## TEXTO EXTRAÍDO
========

En apenas dos escenas Kantemir Balagov expone el arco central de su debut: tradición —encarnada en la primera secuencia donde Ila, la protagonista, quiere seguir los pasos de su padre aún y disponiendo de alternativas— y familia —Ila y su hermano comparten cigarrillos y conversan a escondidas— se emplazan para situarnos en un contexto concreto, el de un lugar escindido mediante credos y religión, expuesto a un absurdo choque cultural que se produce en apenas un palmo de tierra. Aquello que, sin embargo, parece cimentar los fundamentos de una familia —esa creencia, alimentada por las figuras paterna y materna— enfrenta frontalmente una situación extraña, que no solamente se refleja en la pérdida más próxima —una ciertamente cercana separación por parte del hermano—, también lo hace a través de la colisión entre linajes y ascendencias que se da cita en un paraje apocado a la sinrazón. Pero no se fija esa colisión únicamente en dos acontecimientos aislados —como son la relación que sostiene Ila o, más tarde, el secuestro de su hermano—, sino en una palpable maraña de inquietudes y motivos que no se acogen sino a esos argumentos culturales que sacuden, vez tras otra, un núcleo familiar cuya estructura se antojaría común bajo cualquier otra condición. La autonomía de Ila se topa así con un dogma materno que aplaca su padre y encuentra un resquicio de luz gracias a la figura de un hermano que parece ser —entre tantas otras— una vía de escape idónea. No quedan, pese a todo ello, lindes que definan el trayecto de Ila; es así como se establece una huida tanto a través del propio discernir como de un ambiente indómito —ese hallado fuera de su hogar, en las escapadas con su novio— que encaja a la perfección con el carácter de la protagonista.
Darya Zhovner compone un personaje fuerte que más allá de chocar con cualquier tipo de credo o pauta, encuentra en su independencia una de esas vías para constatar su naturaleza: ya sea en un garito defendiendo esa ascendencia que precisamente cohíbe su voluntad, o echando un polvo en una habitación como modo de rebelar una condición que no es esclava ni de su propio mundo. Si el cineasta ruso construye un protagónico duro, rocoso, la intérprete dibuja con ímpetu brutal cada uno de los momentos de un arco dramático que no por hallarnos ante un sujeto con personalidad, deja de lado el anverso más afectivo y humano, comprendido ante figuras cercanas como las de su hermano, su padre o su pareja.

========

## QUÉ HACER
En la reseña sobre el debut de Kantemir Balagov, ¿qué hacen a escondidas Ila y su hermano?

========

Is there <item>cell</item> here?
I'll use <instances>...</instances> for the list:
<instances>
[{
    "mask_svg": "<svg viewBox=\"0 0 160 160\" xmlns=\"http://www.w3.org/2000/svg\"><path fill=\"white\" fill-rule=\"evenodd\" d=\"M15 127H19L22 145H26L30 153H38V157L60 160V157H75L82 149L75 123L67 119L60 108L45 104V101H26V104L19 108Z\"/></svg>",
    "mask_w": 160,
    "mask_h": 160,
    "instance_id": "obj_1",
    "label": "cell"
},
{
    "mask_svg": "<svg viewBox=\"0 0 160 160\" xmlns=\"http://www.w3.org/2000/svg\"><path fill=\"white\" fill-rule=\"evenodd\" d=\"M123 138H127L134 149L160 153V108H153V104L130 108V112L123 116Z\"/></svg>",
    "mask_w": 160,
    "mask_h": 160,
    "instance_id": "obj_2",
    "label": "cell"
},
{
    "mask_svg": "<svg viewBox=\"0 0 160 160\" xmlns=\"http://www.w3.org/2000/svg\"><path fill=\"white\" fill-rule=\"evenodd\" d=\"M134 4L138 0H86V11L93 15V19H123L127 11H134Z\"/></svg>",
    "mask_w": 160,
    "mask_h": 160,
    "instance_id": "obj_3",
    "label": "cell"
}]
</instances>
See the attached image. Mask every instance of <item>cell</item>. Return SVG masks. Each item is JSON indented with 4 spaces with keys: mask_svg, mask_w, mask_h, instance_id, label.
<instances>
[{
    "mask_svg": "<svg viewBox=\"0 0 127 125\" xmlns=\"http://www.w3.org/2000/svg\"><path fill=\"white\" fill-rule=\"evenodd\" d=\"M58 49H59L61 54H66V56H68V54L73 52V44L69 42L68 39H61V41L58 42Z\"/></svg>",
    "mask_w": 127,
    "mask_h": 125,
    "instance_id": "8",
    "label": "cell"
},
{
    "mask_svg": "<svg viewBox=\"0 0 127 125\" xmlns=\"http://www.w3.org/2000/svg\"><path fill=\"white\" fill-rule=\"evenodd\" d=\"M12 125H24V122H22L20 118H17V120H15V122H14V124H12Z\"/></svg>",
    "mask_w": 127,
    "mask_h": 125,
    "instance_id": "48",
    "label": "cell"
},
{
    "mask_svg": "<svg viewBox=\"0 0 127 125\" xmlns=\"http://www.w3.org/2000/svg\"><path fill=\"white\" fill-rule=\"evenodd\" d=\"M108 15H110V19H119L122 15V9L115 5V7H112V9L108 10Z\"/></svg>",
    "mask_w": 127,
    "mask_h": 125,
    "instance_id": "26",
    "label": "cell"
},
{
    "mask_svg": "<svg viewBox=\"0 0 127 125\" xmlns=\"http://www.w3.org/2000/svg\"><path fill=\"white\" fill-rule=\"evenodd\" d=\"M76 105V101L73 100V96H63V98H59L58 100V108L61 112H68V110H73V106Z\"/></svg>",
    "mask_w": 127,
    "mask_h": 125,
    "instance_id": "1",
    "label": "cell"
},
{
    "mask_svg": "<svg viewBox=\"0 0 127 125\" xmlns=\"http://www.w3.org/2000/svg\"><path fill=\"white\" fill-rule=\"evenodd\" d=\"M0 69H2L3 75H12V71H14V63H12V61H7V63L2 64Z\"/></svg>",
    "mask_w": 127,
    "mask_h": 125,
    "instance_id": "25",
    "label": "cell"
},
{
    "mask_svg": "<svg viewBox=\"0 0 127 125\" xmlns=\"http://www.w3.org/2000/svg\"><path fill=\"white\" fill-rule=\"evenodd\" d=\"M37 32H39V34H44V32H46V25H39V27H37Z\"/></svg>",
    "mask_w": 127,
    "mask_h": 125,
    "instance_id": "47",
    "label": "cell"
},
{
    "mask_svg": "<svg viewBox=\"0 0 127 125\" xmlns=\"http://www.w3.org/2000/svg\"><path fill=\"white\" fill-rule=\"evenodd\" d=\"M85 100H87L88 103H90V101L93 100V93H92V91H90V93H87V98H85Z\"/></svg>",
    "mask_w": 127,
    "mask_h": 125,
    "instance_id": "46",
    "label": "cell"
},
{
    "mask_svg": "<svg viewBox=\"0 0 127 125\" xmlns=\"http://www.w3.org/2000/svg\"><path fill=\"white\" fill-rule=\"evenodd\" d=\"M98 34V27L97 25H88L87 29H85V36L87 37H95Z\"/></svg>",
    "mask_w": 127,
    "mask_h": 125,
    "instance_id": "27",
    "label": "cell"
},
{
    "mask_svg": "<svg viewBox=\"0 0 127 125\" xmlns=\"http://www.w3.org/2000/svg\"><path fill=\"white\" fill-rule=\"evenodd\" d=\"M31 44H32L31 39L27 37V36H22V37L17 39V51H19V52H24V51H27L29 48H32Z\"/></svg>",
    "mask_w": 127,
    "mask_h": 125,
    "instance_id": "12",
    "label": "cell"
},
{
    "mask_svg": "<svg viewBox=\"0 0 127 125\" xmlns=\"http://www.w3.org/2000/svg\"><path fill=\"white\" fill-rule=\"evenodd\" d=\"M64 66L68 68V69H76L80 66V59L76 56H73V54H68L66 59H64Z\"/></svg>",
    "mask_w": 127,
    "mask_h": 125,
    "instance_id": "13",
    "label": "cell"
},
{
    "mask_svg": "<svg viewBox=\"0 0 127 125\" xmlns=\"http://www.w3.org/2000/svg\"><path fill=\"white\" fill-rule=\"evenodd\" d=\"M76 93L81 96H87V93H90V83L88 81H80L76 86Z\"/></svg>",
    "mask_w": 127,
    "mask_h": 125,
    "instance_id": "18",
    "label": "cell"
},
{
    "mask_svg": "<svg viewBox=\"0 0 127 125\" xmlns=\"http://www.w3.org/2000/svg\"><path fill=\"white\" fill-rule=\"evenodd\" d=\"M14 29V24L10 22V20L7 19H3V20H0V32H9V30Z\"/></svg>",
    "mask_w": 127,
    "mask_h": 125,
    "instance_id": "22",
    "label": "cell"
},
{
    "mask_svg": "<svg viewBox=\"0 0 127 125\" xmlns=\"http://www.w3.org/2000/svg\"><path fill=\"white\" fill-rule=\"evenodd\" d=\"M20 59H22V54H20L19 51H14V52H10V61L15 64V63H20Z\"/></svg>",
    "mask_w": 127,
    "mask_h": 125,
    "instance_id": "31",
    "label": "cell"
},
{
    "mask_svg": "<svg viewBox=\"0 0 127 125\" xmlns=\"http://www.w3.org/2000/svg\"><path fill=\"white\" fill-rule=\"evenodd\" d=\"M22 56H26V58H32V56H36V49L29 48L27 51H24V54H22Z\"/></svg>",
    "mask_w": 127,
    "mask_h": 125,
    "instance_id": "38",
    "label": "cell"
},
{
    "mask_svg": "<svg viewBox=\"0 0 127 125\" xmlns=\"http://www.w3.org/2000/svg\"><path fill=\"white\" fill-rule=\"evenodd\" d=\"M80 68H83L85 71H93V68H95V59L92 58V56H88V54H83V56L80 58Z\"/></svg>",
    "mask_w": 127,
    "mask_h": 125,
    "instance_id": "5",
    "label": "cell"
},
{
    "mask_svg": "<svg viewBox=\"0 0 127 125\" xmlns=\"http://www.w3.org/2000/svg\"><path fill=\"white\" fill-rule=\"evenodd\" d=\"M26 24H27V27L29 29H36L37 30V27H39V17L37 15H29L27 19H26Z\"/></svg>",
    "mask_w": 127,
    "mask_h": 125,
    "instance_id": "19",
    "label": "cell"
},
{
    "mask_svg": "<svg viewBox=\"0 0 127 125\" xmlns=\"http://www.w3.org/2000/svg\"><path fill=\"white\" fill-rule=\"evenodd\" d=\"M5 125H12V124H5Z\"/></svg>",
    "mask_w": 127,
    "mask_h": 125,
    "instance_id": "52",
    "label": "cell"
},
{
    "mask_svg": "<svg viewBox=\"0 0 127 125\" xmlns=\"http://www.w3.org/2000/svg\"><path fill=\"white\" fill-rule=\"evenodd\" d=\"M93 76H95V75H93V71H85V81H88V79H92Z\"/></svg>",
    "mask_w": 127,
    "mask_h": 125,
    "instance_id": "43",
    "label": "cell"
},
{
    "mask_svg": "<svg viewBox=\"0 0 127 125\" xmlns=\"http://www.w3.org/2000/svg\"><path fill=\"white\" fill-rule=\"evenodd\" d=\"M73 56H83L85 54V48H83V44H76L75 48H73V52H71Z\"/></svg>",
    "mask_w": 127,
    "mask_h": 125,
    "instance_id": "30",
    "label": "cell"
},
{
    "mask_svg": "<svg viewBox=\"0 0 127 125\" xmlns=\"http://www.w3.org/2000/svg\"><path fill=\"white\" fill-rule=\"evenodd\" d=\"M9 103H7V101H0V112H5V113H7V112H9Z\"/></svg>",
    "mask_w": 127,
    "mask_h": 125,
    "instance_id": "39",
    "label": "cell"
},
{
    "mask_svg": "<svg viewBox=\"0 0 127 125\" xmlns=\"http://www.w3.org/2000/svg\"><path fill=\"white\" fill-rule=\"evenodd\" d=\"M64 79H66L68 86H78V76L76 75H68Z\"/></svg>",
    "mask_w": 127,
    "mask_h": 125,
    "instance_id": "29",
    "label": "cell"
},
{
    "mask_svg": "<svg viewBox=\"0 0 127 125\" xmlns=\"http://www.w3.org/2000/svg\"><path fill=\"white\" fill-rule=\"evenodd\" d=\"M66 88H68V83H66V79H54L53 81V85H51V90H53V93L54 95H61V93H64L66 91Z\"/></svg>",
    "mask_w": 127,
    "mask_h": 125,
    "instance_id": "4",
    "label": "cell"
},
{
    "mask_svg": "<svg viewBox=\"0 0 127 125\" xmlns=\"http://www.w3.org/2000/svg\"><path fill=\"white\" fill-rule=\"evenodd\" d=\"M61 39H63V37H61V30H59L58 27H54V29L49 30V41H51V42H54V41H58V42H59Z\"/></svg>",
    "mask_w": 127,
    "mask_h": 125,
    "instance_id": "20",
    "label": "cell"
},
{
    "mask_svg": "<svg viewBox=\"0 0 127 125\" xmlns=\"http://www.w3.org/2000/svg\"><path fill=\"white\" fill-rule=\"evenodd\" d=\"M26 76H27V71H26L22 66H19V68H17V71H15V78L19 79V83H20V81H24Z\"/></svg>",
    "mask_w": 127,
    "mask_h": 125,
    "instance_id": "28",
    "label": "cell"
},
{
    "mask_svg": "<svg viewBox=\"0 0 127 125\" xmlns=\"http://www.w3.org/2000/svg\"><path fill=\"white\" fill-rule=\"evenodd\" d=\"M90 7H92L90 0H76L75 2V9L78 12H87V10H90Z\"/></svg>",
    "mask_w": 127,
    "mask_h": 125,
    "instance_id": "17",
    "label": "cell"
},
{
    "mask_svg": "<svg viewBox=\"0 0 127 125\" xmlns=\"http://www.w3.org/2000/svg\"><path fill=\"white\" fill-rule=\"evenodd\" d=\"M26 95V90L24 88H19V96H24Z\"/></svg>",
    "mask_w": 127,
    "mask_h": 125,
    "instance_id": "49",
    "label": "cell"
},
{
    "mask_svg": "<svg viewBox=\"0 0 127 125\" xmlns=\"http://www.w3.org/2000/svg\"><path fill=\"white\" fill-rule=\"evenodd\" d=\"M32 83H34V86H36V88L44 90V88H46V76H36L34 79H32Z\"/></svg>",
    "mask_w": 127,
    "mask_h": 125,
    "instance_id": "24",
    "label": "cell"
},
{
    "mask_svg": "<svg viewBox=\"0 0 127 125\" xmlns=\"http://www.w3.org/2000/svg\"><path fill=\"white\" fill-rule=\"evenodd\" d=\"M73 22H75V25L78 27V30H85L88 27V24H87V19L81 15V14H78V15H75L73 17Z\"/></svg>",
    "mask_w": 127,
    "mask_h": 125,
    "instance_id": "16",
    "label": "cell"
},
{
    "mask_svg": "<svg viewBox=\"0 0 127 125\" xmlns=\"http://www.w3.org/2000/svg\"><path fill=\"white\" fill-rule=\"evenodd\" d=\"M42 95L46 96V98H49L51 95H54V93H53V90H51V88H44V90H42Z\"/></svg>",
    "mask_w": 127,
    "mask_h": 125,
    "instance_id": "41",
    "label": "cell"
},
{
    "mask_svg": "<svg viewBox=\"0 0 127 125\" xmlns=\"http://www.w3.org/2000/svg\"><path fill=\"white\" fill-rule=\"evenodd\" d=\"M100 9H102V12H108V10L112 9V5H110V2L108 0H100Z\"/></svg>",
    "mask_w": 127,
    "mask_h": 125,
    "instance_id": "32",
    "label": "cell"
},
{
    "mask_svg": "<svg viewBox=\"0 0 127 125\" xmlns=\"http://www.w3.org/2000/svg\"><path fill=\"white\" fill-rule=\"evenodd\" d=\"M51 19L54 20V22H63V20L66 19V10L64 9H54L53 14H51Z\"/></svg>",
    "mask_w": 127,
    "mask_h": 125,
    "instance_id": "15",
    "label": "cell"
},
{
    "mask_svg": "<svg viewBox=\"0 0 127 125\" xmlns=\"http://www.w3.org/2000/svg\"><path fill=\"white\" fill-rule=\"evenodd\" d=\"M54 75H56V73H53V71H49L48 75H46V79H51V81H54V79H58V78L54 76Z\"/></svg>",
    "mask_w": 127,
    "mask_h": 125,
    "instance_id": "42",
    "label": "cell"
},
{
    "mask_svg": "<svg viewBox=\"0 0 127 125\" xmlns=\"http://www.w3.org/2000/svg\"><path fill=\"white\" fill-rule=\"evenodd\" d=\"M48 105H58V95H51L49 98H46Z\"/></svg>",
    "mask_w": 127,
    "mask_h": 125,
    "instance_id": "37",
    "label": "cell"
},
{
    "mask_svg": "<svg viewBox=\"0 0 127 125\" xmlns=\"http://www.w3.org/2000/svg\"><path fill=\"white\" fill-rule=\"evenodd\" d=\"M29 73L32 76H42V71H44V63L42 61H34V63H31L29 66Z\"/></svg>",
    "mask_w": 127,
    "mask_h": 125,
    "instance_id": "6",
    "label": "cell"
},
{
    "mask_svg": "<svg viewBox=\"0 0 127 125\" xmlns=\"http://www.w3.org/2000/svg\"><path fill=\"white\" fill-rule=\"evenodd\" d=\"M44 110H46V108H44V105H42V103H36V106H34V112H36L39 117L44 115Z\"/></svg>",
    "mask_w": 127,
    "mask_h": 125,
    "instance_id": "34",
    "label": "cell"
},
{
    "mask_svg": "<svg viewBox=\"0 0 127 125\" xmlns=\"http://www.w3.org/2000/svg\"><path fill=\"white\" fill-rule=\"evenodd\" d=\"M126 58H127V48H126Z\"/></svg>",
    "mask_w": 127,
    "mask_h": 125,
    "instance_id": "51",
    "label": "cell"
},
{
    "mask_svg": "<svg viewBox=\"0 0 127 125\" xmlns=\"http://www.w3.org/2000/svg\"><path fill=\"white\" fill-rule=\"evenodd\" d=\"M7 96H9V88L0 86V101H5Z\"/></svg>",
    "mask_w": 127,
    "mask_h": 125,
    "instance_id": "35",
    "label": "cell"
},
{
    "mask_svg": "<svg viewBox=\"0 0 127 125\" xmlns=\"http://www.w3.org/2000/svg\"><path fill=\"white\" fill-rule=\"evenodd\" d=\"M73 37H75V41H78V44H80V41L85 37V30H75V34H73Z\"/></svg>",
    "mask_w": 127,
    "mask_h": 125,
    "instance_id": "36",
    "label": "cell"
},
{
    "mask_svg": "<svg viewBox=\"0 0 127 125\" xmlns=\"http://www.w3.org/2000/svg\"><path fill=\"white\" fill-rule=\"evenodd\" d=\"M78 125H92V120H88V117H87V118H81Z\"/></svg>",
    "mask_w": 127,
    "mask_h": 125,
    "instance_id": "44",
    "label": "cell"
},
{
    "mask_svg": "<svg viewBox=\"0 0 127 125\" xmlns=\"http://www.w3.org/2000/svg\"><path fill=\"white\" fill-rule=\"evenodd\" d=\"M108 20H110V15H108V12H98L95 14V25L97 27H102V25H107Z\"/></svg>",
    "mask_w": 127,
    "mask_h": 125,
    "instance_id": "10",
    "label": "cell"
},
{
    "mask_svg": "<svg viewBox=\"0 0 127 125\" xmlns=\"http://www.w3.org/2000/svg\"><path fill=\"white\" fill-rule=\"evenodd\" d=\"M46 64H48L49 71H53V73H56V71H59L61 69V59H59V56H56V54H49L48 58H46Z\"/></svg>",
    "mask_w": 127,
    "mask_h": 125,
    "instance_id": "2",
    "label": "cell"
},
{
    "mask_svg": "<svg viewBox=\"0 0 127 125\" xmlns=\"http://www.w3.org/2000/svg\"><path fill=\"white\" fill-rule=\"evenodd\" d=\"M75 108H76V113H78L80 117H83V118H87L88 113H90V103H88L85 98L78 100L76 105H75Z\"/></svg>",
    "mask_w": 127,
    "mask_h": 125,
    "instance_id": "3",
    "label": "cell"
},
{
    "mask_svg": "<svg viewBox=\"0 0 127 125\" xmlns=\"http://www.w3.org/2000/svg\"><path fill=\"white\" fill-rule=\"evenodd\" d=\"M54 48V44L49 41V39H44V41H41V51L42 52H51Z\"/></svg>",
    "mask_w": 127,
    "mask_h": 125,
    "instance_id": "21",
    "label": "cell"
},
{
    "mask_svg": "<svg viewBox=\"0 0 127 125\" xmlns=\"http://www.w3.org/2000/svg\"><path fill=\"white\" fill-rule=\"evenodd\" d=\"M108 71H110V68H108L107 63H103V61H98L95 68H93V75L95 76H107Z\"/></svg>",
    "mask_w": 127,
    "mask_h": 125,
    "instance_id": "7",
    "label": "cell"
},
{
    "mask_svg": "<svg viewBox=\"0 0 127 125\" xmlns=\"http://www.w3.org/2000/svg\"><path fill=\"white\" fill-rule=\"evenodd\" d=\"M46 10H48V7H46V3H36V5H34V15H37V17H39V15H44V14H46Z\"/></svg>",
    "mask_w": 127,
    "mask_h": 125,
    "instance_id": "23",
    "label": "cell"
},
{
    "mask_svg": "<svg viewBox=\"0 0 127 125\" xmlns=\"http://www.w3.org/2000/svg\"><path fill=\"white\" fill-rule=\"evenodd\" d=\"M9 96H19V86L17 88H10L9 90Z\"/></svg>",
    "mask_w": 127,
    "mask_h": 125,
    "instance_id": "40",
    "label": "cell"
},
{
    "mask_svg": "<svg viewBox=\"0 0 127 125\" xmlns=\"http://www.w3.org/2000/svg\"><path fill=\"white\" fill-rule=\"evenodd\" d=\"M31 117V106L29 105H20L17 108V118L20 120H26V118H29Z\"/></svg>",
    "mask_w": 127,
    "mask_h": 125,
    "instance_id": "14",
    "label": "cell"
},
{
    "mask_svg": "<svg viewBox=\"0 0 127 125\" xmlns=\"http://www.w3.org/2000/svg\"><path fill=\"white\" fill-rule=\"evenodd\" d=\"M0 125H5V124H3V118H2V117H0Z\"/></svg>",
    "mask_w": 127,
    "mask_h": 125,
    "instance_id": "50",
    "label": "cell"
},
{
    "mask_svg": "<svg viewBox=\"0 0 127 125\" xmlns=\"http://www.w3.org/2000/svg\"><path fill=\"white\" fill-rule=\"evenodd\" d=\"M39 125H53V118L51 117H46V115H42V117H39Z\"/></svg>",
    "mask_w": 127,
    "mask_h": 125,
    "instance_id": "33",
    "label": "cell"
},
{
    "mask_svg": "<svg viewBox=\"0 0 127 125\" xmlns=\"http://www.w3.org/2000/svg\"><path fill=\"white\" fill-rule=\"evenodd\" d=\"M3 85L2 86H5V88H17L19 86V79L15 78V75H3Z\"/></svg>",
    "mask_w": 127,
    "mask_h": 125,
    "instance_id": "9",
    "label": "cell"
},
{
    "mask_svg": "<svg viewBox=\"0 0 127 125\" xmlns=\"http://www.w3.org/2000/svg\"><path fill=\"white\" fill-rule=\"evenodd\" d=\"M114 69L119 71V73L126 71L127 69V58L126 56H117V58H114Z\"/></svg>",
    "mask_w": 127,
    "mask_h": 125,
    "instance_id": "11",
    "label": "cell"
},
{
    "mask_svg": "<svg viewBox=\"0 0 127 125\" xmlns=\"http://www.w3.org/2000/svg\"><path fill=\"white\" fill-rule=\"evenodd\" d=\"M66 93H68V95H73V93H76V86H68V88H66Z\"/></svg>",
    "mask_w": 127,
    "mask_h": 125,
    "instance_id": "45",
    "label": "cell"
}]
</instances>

========

## RESPUESTA DEL EJERCICIO
Comparten cigarrillos y conversan.